• [Article]
* BEGIN *

Why would that be intrusive? a_complicated_computation_that_yields_a_kind has a type (either inferred or declared) that indicates its staging behaviour. The language knows whether a_complicated_computation_that_yields_a_kind(x) is available at compile time or not, and the IDE can tell the programmer. As long as the type inference is good enough (which is not trivial, but I see no reason to assume it's impossible - stage polymorphism is still a research area but I'm not aware of this being a particular sticking point) there's no reason we can't have the best of all worlds.

> But it's always the question of control: do you prefer to work hard to guarantee that some information is known statically, or use a tool that figures it out automatically, sometimes worse than you, but usually better.

But there's no contradiction between figuring it out automatically and doing that statically. We've seen this already with types-of-return-values: people thought there was a tradeoff between Java-1.4 style "explicitly write the type on each line" and Python-style "type is unknowable until runtime", but actually we can infer at compile time and get the best of both worlds.

> In fact, JITs (like in OpenJDK) have excellent tools that show you the decisions they've made[1], and you can control those decisions with compiler directives[2] (those are sometimes recommendations, but there's no problem making them requirements and extending their scope).

But to the extent that we insist that the JIT must be free to change its behaviour based on information that isn't statically available, that limits how much confidence I can have. Maybe my function is inlined in my test cases, but some rarely-used code path will lead to it being uninlined when some particular pattern of network timeouts happens. Maybe the peculiar load pattern that happens when I failover will mean that a failed-over-to warm spare gets different JIT decisions from the instance that was originally master. And if the results aren't integrated into the language then it's hard to be confident that the aspects we care about will be maintained as the codebase evolves.

> Besides, what you put in the signaure are only certain compiler knobs. Even in Rust/C++ we rely on compiler optimizations that we have no direct control over in the language.

Indeed - there's plenty of room for most languages to improve the visibility and control over these aspects. This philosophy ultimately ends up with something like the Coq-as-macro-assembler approach (and even then, it's not always as easy as it should be to understand the performance characteristics of assembly language on modern processors).

pron · on May 17, 2019

> The language knows whether a_complicated_computation_that_yields_a_kind(x) is available at compile time or not, and the IDE can tell the programmer.

But that routine could always return left for the values of x passed to qux. Static analysis cannot possibly know that, but a JIT will (although not enough to elide the call to that routine altogether, just the branch).

> but actually we can infer at compile time and get the best of both worlds.

Type inference does not require annotation, but it does require a guarantee that the type is statically inferrable. E.g. when the Scala compiler fails to infer a type it raises an error. But a JS JIT can devirtualize even when the type is not statically inferrable. The kind of compiler I think you're envisioning would still need to choose between the zero-cost abstraction philosophy and fail if it cannot infer and between the zero-cost use philosophy, and not fail but rather hope to specialize based on runtime information. But maybe you're advocating something like optional typing for compiler optimization. That's certainly doable, and I would argue that it's already done, to some extent, in Java, but only available to JDK code (there are @DontInline and @ForceInline annotations). I think Kotlin wants to do something like that, too, with their "contracts", but I couldn't tell if they're sound or not (i.e. whether the compiler allows you to lie to it in a way that would force an incorrect optimization).

* END *

• [Excerpted records]
* BEGIN *

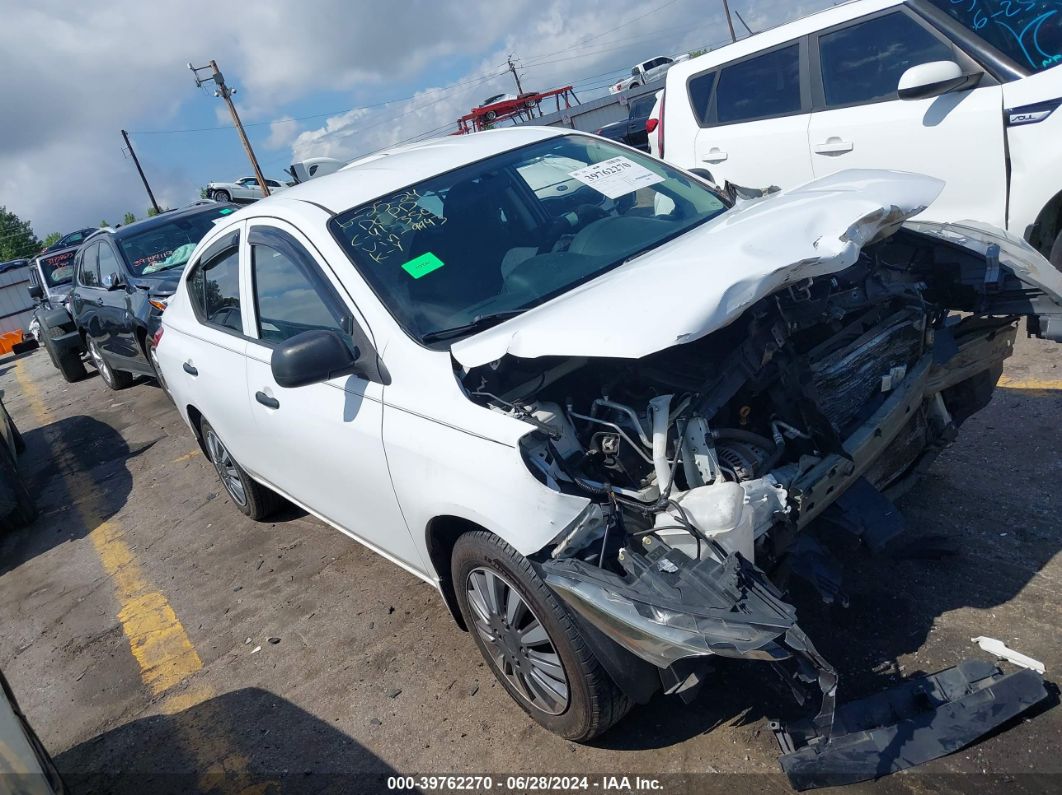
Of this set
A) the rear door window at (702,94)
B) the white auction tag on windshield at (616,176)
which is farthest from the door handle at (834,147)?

* END *
* BEGIN *

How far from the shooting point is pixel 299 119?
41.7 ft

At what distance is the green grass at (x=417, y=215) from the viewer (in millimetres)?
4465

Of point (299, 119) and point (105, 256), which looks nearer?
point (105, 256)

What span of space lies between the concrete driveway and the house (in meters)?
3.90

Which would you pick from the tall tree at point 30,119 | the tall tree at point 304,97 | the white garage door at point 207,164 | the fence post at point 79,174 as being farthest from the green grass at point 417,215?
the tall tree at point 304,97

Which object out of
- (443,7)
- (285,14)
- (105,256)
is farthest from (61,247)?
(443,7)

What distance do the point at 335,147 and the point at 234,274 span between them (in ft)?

* END *

• [To be done]
1 > In the forum thread on JIT compilation, why does the first commenter say that letting a JIT change its behavior based on runtime information limits confidence? Answer in one to three sentences.
2 > Extend the forum thread on JIT compilation, picking up right after its last sentence.

• [Results of the exercise]
1 > The JIT's decisions depend on information that isn't statically available, so code can behave differently in production than in testing. For example, a function inlined in test cases might be uninlined when a rarely used code path runs during a particular pattern of network timeouts. A failed-over-to warm spare might also get different JIT decisions than the original master, and if those results aren't integrated into the language, it is hard to trust that the properties one cares about will hold as the codebase evolves.

2 >
(Just to be clear, I am not talking about type inferences that are meant to aid the programmer, but those that are meant to aid the compiler.)

> And if the results aren't integrated into the language then it's hard to be confident that the aspects we care about will be maintained as the codebase evolves.

Well, now you're saying you prefer the zero-cost abstraction philosophy of having as much control as possible on technical compilation aspects in the programming language. That's fine, of course, but I think this is far from the universal preference. I mean, I like this power in C++, but it clearly has the major costs that I mentioned in my original post, and it would continue to have them even with better inference. Sometimes we like our accidental complexity, but sometimes we don't.

> and even then, it's not always as easy as it should be to understand the performance characteristics of assembly language on modern processors

Yeah... but are you implying that if CPUs were predictable writing formal deductive proofs for code generation would be easy???? They're somewhere between a satisfying puzzle and hair-pulling frustration in the best of circumstances.

lmm · on May 17, 2019

> But that routine could always return left for the values of x passed to qux. Static analysis cannot possibly know that, but a JIT will

Sure, so there will be cases where a JIT could opportunistically devirtualize whereas a static devirtualization step can't. But with the static approach programmer can immediately see why devirtualization didn't happen, and what they would need to do to make it happen. I don't see that as contrary to the zero-cost abstraction philosophy: you have asked the computer to calculate a_complicated_computation_that_yields_a_kind(x) and make a virtual function call based on the result, if what you wanted was the computer to calculate a_complicated_computation_that_yields_left(x) and make a nonvirtual call then you should have told it that. Presumably you would still have put an indirection in there if you had been hand-coding it, because if you actually know that the computation always returns left then you would have written as much.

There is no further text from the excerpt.